Pensar a cidade, por Werney Serafini
“Com quantas árvores se faz a floresta? Com quantas casas se faz a cidade?” (José Ortega y Gasset).
Quem olha as árvores não vê a floresta. Quem olha as casas não vê a cidade. As árvores estão na floresta, assim como as casas estão na cidade. Indivisíveis, floresta e cidade têm em comum natureza invisível.
Caminhando na floresta, à medida que se avança, as árvores, uma a uma, vão sendo substituídas e a mata se decompõe em trechos visíveis a cada olhar. Caminhando por uma rua, as casas vão sendo substituídas e assim sucessivamente a cada nova rua.
Floresta e cidade não são permanentes, mudam a cada novo olhar. Estão adiante de onde se está e de onde se veio. No caminho, restaram apenas pegadas. Floresta e cidade têm uma aura de mistério. Somatórias de possibilidades que se realizam ou não; as imediatas são pretextos para que as demais permaneçam ocultas, distantes.
As árvores, ensinava o filosofo, não deixam ver a floresta, assim como as casas não deixam ver a cidade. O pensamento tem significado profundo: a missão das árvores e das casas presentes ao olhar é tornar latentes todas as outras e ao se perceber que a paisagem visível esconde paisagens invisíveis é que se encontra, verdadeiramente, a essência da floresta ou da cidade. Estar oculto não é negativo, ao contrário, é positivo, pois ao se derramar sobre alguma coisa a transforma, faz dela algo novo.

•••

— Instrução da tarefa 1 —
Transcreva o trecho do texto sobre a floresta e a cidade que começa nas palavras "Floresta e cidade não" e termina logo depois de "permaneçam ocultas, distantes.".
— Instrução da tarefa 2 —
Segundo o texto sobre a floresta e a cidade, o que restou no caminho?

— Dados fornecidos —

•••

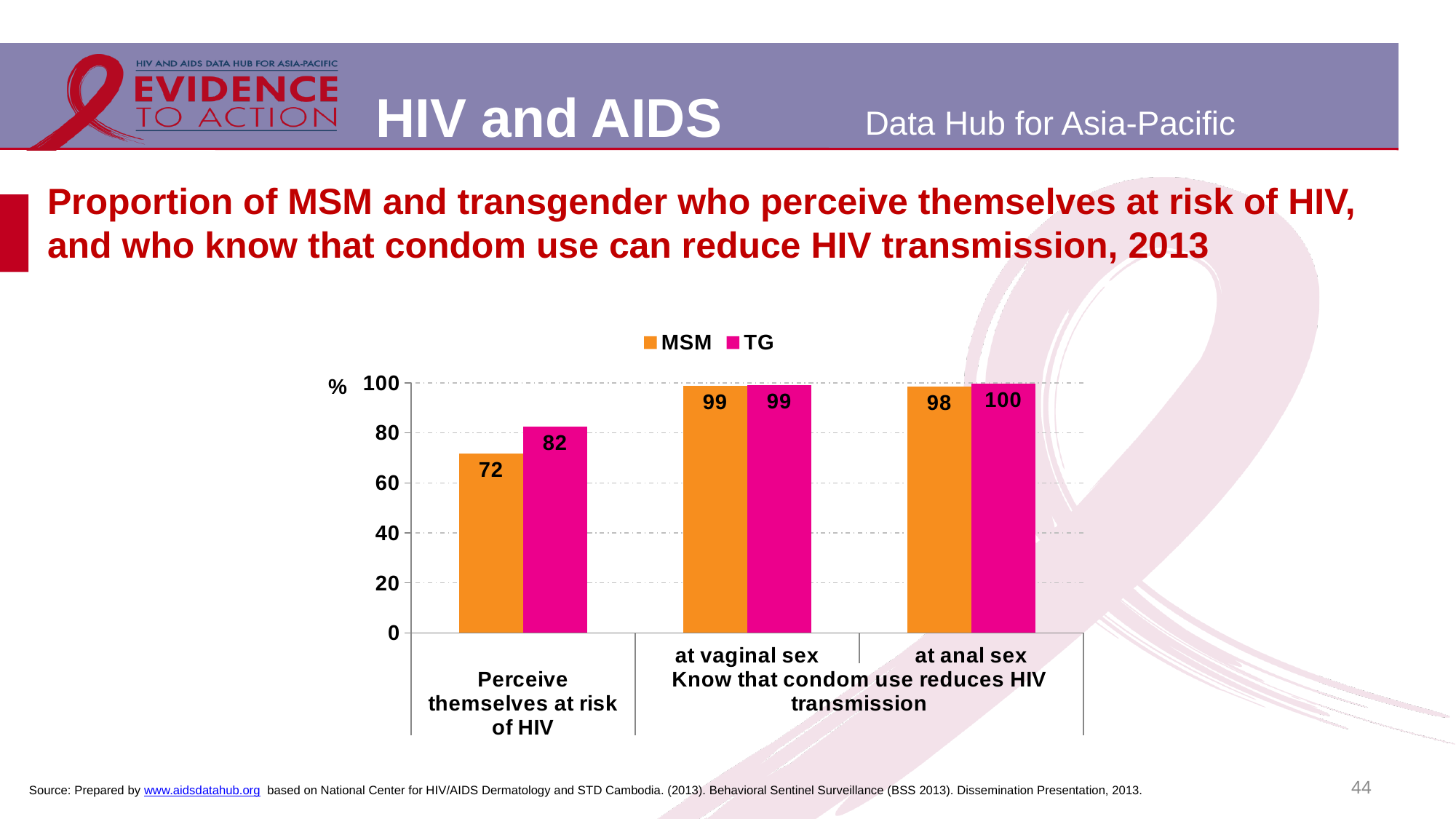
What is the TG value for 'Perceive themselves at risk of HIV'? 82 What colour are the TG bars? Pink What is the TG value for knowing that condom use reduces HIV transmission at anal sex? 100 What is the MSM value for 'Perceive themselves at risk of HIV'? 72 What kind of chart is shown on the slide? Bar chart How many categories are shown on the x axis? 3 What is the MSM value for knowing that condom use reduces HIV transmission at anal sex? 98 Which category has the lowest MSM value? Perceive themselves at risk of HIV What is the MSM value for knowing that condom use reduces HIV transmission at vaginal sex? 99 How many series does the legend list? 2 What is the difference between the TG and MSM values for 'Perceive themselves at risk of HIV'? 10 For 'Perceive themselves at risk of HIV', which series has the larger value, MSM or TG? TG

•••

— Resposta final 1 —
Floresta e cidade não são permanentes, mudam a cada novo olhar. Estão adiante de onde se está e de onde se veio. No caminho, restaram apenas pegadas. Floresta e cidade têm uma aura de mistério. Somatórias de possibilidades que se realizam ou não; as imediatas são pretextos para que as demais permaneçam ocultas, distantes.

— Resposta final 2 —
No caminho, restaram apenas pegadas.